En fonction du métier de ses membres et de la nature du partenariat, Signal Spam redirige les informations brutes pour que celui-ci puisse prendre l’action qui s’impose pour lutter contre le spam spécifique.

Ce qui fait la valeur de Signal Spam, c’est que les signalements ont la spécificité d’être des preuves numériques utilisables par les enquêteurs et la justice comme éléments à charge.

En outre, Signal Spam est un lieu d’échange pour des professions et des acteurs très différents.  Ainsi, au conseil d’administration de l’association vous trouverez aussi bien des experts de la sécurité (ANSSI pour le public, Lexsi pour le privé), des fournisseurs d’accès Internet (Orange et SFR), des expéditeurs de messages professionnels et responsables des autorités publiques (police, gendarmerie, OCLCTIC…).

Comment mesurer l’efficacité du « réseau de confiance » ainsi mis en œuvre ?

C’est une question large à laquelle on peut apporter plusieurs éléments de réponse en termes de :

Notoriété : Signal Spam peut et doit mesurer son succès au nombre d’internautes inscrits et au nombre de signalements effectués (en moyenne 300 000 par mois, en progression stable).

Efficacité : l’indicateur premier serait évidemment la baisse du spam, mais l’action de l’association ne se situe pas à court terme, car Signal Spam n’est pas un filtre ou un anti-spam : il s’agit véritablement d’identifier les canaux et les individus responsables, et de mettre un terme à leur activité, ou tout du moins de rendre son exercice toujours plus complexe et contraignant, ce qui ne s’observe pas du jour au lendemain. Dès lors, nous mesurons les résultats de l’association au nombre de flux de données remontant des informations diverses ouverts à destination de partenaires dûment autorisés – 27 à l’heure actuelle, dont 4 flux vers des autorités européennes.

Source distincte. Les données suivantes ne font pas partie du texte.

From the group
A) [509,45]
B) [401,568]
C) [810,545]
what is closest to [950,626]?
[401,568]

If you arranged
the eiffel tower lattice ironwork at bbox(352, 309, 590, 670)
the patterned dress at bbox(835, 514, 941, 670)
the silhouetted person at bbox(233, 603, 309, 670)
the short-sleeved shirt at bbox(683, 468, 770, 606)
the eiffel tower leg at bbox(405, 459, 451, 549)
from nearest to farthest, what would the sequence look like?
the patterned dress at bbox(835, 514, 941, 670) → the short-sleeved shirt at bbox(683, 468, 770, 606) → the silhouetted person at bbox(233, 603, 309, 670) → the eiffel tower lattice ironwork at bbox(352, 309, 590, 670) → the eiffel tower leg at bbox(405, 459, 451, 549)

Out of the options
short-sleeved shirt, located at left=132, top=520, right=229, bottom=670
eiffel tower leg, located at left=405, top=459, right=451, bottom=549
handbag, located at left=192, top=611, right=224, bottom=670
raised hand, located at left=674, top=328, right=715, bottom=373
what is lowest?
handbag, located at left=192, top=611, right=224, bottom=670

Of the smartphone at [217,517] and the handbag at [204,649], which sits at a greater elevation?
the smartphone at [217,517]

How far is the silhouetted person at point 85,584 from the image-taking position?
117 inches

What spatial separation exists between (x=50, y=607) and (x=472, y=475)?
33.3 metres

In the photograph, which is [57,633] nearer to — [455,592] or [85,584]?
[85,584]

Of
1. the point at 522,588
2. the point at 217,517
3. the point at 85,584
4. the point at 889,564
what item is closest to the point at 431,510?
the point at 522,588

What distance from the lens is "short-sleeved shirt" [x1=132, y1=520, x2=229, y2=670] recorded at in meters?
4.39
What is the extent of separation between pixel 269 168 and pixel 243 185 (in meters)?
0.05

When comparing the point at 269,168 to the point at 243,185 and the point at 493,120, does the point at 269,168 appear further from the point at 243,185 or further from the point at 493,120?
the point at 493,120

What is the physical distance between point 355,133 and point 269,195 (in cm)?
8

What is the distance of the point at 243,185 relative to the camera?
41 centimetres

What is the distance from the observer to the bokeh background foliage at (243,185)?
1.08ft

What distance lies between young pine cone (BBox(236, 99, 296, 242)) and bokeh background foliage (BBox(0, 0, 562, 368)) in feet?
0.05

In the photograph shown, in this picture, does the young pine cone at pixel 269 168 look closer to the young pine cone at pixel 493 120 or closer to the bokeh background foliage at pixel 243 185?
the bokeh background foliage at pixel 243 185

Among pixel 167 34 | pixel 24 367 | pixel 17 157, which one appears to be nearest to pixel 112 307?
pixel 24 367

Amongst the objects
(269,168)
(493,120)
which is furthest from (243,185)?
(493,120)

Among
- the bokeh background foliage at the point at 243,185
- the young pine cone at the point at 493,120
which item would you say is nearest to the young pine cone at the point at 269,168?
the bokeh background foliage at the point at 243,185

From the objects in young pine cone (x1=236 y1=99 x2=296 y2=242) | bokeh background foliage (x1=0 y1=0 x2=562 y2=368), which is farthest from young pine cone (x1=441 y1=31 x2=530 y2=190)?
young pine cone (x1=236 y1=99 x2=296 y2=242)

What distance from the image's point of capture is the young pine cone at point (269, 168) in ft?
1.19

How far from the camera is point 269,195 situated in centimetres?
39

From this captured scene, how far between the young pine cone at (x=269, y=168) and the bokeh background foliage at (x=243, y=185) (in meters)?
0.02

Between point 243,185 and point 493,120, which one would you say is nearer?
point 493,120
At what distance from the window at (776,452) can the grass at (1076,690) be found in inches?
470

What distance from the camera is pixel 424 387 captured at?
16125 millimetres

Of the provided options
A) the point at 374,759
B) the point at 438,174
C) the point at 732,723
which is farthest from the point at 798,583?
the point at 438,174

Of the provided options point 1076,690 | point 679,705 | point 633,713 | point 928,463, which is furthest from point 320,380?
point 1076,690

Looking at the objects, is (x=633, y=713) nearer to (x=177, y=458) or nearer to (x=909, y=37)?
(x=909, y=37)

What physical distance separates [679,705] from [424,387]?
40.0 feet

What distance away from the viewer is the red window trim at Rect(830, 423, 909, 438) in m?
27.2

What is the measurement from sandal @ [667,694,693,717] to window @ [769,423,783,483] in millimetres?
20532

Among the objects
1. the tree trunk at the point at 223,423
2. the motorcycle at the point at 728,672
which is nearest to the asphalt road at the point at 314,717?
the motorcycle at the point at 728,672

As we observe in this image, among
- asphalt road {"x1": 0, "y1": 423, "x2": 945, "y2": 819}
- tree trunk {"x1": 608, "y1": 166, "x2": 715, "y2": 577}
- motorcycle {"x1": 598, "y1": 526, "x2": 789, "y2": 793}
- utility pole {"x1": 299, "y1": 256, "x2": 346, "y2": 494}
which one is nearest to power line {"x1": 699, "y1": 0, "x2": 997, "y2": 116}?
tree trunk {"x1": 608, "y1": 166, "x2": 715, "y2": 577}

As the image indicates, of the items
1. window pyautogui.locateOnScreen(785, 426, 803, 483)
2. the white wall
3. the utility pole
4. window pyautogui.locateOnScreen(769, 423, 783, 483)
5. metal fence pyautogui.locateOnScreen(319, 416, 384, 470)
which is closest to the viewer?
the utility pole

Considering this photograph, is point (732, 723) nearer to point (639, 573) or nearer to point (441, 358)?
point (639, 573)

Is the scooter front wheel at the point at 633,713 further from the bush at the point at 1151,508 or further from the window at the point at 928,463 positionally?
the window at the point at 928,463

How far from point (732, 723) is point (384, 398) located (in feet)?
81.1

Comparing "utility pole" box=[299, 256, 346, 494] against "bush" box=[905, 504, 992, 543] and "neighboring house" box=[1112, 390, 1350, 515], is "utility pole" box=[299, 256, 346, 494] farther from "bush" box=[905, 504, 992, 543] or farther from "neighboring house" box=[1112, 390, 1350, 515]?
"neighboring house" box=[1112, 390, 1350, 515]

Réalisations publiques : on pense ici à la charte de déontologie qui est un texte proposant des règles techniques et des bonnes pratiques pour les membres de l’association au-delà du cadre légal. Tous les membres doivent produire une déclaration de conformité à la charte, ce qui est un moyen de tirer vers le haut le marché de l’e-mailing ou de sensibiliser les acteurs à certaines pratiques.

Quels sont les moyens humains et matériels de Signal Spam ?

Signal Spam dispose d’un secrétaire général, unique permanent. Nous faisons régulièrement appel à des stagiaires pour certaines missions techniques précises, dans le cadre de notre partenariat avec l’école d’ingénieur Epita, ainsi qu’à un prestataire technique expert de l’e-mail – DeliverNow. Mais surtout, Signal Spam s’appuie sur la réserve de talents humains que ses membres mettent bénévolement à disposition.

Il suffit de regarder la composition du Bureau de l’association, entièrement bénévole, pour se rendre compte de la nature si particulière de ce partenariat public-privé et de l’importance qu’il revêt dans le dispositif de la lutte contre le spam et le cybercrime :

  • Président depuis 2013 : Jean-Philippe Baert, directeur général de la société ExactTarget France ;
  • Vice-président depuis 2011 : Eric Freyssinet, colonel de Gendarmerie, chef de l’unité de lutte contre le cybercrime ;
  • Vice-président en charge des services et développements depuis 2011 : Philippe Antuoro, expert anti-spam chez SFR ;
  • Trésorière depuis 2012 : Nathalie Phan Place, secrétaire générale du SNCD.

L’association est exclusivement financée par les cotisations des entreprises membres et ne bénéficie d’aucune subvention publique.